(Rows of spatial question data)
# # # # #

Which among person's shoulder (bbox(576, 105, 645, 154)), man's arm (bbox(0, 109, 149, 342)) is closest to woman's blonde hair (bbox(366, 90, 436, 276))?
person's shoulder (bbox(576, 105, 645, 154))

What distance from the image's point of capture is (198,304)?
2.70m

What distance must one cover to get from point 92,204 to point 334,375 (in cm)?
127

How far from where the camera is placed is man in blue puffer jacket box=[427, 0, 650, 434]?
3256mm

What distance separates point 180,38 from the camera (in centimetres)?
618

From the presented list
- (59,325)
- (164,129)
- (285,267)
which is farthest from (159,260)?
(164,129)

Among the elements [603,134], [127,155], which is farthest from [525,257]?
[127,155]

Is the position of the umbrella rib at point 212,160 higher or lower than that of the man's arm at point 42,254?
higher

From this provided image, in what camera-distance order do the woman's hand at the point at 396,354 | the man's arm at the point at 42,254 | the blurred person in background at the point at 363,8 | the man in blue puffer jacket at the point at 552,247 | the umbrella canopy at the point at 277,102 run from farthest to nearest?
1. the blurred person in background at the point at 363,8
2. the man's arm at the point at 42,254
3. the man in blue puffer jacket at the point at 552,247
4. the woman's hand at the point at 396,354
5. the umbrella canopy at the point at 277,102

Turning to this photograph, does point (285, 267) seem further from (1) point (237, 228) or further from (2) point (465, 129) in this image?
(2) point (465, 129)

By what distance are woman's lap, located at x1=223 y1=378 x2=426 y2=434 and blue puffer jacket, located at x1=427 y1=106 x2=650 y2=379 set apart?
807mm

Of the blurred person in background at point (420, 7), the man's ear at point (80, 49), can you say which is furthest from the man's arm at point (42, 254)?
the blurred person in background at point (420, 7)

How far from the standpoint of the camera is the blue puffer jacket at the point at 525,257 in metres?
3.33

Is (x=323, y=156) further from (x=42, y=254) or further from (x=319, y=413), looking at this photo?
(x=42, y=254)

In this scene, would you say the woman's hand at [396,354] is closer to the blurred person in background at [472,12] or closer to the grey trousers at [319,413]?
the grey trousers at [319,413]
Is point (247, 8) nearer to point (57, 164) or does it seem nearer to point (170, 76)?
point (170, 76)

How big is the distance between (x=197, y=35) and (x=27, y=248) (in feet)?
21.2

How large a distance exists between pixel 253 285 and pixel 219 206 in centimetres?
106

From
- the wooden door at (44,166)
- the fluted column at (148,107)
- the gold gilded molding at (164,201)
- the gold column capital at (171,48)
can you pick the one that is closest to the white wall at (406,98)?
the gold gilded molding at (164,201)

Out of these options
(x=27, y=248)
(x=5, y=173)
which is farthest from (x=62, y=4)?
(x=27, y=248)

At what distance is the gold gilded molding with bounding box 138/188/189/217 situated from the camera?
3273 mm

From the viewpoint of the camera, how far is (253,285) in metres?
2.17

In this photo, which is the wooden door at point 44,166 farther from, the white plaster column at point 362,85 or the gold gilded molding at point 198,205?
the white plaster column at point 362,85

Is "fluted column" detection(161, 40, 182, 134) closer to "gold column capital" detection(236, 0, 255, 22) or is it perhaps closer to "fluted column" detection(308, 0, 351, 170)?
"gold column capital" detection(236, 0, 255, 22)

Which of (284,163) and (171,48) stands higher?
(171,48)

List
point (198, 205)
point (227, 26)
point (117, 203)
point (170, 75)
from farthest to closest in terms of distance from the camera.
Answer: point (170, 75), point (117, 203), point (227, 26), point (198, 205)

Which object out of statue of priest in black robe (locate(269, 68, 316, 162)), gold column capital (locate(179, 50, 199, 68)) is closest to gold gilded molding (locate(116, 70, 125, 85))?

# # # # #

Stated task: Rewrite the lines of data from the one containing "Is point (247, 8)" through the end of the data, both included, as a Markdown table with the columns Row and Data line, leaving out blank lines.

Solution to this problem:
| Row | Data line |
|---|---|
| 1 | Is point (247, 8) nearer to point (57, 164) or does it seem nearer to point (170, 76)? |
| 2 | point (170, 76) |
| 3 | How big is the distance between (x=197, y=35) and (x=27, y=248) (in feet)? |
| 4 | 21.2 |
| 5 | How large a distance exists between pixel 253 285 and pixel 219 206 in centimetres? |
| 6 | 106 |
| 7 | From |
| 8 | - the wooden door at (44,166) |
| 9 | - the fluted column at (148,107) |
| 10 | - the gold gilded molding at (164,201) |
| 11 | - the gold column capital at (171,48) |
| 12 | can you pick the one that is closest to the white wall at (406,98)? |
| 13 | the gold gilded molding at (164,201) |
| 14 | Out of these options |
| 15 | (x=27, y=248) |
| 16 | (x=5, y=173) |
| 17 | which is farthest from (x=62, y=4)? |
| 18 | (x=27, y=248) |
| 19 | At what distance is the gold gilded molding with bounding box 138/188/189/217 situated from the camera? |
| 20 | 3273 mm |
| 21 | From the viewpoint of the camera, how far is (253,285) in metres? |
| 22 | 2.17 |
| 23 | In this photo, which is the wooden door at point 44,166 farther from, the white plaster column at point 362,85 or the gold gilded molding at point 198,205? |
| 24 | the white plaster column at point 362,85 |
| 25 | Is "fluted column" detection(161, 40, 182, 134) closer to "gold column capital" detection(236, 0, 255, 22) or is it perhaps closer to "fluted column" detection(308, 0, 351, 170)? |
| 26 | "gold column capital" detection(236, 0, 255, 22) |
| 27 | Which of (284,163) and (171,48) stands higher? |
| 28 | (171,48) |
| 29 | List |
| 30 | point (198, 205) |
| 31 | point (227, 26) |
| 32 | point (117, 203) |
| 33 | point (170, 75) |
| 34 | from farthest to closest in terms of distance from the camera. |
| 35 | Answer: point (170, 75), point (117, 203), point (227, 26), point (198, 205) |
| 36 | Which object out of statue of priest in black robe (locate(269, 68, 316, 162)), gold column capital (locate(179, 50, 199, 68)) is closest to gold gilded molding (locate(116, 70, 125, 85))? |